(TEXT SEGMENT):
------------

Elizabeth Kaeton said...

A very interesting analysis, Bishop. I'm going to have to digest this a bit more, but I think, without trying to be overly simplistic of a complex situation/problem, if I could sum it up in a few simple words, what I think I hear you saying is that church attendance has to do with the relevance of religion in people's lives - which is, in and of itself, a very complex issue. I'm also thinking of the American book "Bowling Alone," which has a great deal to say, to me at least, about declining church membership/attendance. "The Tipping Point" is another helpful book, if you read it from the reverse side of the mirror. Again, very provocative thoughts. Thank you.

Pluralist (Adrian Worsfold) said...

The explanation for difference between European and American churchgoing has been, at the European end, social class, made visible though these theological movements, and at the American end, the maintenance of religion as a means of identity, social gathering and selling themselves.

Anonymous said...

I like the post, good one

Bishop Alan Wilson said...

Elizabeth, thanks for the Bowling alone reference. I'm sure it is relevant to churchgoing behaviour. In the US going to Church was an expression of community and identity, where in England it was less voluntary, whilst not going to church was an allowable form of social dissent. So Adrian, I'm very much with your analysis. In the last fifty years, churchgoing has become a much more voluntary activity in the UK — people opting in, rather than holding it to be a social norm with the majority opting out, as they did from the 18th century on.

Mike Peatman said...

I also suspect that churchgoing statistics always have had an element of mythology about them. Stories of "successful" eras often don't stand up to scrutiny of the registers.

The issue that is emerging with a lot of people I meet is that they are giving up on church because it doesn't reflect what they find genuine in the spirituality.

I now know quite a few former "keen" churchgoers who are effectively de-churched (rather than unchurched)

Bishop Alan Wilson said...

Thanks, Mike for an inconvenient truth. I find similar things to be the case, sometimes about our attenuated spirituality (people find our buildings most spiritual when we're not there!), and also about discriminatory/ arbitrary behaviour by Church leadership, in church and over appointments, diversity etc. For them this is a profoundly moral issue; as surely for us all? Major challenge.

June Butler said...

------------

(TASKS TO COMPLETE):
(a) In the churchgoing comments, which book besides "Bowling Alone" does Elizabeth Kaeton call helpful?
(b) Please say whether each statement agrees with the churchgoing comments, giving yes or no and quoting the words that decide it: (i) Mike Peatman says people he meets are giving up on church because it doesn't reflect what they find genuine in spirituality. (ii) Bishop Alan Wilson says churchgoing in the UK has become less voluntary over the last fifty years. (iii) Adrian Worsfold explains churchgoing at the American end by social class.

------------

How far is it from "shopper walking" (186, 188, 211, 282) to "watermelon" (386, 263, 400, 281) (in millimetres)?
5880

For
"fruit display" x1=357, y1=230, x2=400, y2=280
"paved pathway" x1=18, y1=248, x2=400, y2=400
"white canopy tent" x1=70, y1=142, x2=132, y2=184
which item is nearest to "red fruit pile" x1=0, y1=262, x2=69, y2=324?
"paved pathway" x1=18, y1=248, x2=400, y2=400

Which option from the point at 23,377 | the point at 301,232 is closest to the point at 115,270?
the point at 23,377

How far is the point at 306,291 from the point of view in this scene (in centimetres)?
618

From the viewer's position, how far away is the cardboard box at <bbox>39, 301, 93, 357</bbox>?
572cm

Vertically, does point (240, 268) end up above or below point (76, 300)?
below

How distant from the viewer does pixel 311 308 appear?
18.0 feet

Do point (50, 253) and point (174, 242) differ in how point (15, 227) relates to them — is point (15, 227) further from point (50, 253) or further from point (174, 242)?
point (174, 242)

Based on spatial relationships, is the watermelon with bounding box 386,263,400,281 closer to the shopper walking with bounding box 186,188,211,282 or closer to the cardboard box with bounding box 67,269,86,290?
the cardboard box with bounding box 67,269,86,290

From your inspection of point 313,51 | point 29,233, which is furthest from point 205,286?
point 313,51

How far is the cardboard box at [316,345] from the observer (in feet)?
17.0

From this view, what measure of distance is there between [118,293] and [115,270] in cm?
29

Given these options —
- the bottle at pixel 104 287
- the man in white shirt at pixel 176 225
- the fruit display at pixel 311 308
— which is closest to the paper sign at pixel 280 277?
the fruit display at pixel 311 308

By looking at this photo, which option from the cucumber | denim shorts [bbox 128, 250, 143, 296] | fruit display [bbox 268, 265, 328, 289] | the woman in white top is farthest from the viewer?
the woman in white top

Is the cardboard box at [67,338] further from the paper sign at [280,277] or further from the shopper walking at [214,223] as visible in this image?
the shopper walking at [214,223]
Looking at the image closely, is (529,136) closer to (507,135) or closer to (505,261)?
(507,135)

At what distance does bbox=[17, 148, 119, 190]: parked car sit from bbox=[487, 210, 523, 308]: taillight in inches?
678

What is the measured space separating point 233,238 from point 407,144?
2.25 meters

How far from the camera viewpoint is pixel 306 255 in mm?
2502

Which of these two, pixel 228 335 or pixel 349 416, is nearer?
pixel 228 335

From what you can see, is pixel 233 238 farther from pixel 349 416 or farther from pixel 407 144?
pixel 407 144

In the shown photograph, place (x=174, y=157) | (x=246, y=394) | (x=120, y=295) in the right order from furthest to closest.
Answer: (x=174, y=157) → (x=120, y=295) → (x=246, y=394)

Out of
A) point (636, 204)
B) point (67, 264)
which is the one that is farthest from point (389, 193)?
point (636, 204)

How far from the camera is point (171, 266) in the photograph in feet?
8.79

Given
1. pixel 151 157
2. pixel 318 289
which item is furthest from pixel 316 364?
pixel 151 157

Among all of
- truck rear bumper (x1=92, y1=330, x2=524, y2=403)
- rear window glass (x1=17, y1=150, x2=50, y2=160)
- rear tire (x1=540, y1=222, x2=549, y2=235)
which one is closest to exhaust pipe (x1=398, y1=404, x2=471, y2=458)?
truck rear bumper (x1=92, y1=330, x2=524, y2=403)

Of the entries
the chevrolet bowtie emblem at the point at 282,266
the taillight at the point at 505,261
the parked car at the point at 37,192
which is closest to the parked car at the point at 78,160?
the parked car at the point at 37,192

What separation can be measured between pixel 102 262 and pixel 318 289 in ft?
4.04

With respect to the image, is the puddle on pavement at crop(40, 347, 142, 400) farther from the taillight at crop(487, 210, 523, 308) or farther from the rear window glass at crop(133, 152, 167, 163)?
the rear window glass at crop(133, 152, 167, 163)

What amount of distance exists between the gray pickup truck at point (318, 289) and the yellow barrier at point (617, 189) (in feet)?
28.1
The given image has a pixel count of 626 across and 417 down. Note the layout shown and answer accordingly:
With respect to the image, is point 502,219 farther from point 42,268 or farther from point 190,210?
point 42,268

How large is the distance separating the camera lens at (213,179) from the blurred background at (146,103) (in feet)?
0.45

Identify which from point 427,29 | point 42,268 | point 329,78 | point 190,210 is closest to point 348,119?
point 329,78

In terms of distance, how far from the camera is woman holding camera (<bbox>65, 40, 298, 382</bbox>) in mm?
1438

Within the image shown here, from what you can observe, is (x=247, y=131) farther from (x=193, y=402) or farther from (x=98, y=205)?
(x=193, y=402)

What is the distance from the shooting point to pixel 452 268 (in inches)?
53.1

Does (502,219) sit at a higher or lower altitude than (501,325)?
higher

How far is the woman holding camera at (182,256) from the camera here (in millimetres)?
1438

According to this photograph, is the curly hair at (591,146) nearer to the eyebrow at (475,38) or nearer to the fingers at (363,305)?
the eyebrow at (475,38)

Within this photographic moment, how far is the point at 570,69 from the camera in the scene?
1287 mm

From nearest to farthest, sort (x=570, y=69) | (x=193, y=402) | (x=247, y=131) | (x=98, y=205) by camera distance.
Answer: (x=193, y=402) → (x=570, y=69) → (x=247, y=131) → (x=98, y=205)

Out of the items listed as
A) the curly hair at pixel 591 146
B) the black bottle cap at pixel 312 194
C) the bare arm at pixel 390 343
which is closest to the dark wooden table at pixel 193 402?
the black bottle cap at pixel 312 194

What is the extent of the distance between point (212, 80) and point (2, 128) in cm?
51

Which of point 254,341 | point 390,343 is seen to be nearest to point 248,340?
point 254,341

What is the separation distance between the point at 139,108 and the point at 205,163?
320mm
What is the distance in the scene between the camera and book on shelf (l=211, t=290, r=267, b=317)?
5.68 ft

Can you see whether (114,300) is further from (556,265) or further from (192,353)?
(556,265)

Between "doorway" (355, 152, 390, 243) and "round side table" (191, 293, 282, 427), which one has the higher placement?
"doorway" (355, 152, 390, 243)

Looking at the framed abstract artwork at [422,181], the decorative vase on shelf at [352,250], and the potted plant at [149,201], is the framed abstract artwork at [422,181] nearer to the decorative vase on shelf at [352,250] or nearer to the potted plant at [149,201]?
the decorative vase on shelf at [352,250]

------------

(PROBLEM SOLUTIONS):
(a) "The Tipping Point"

(b)
(i) Yes: "they are giving up on church because it doesn't reflect what they find genuine in the spirituality."
(ii) No: "In the last fifty years, churchgoing has become a much more voluntary activity in the UK"
(iii) No: "at the American end, the maintenance of religion as a means of identity, social gathering and selling themselves."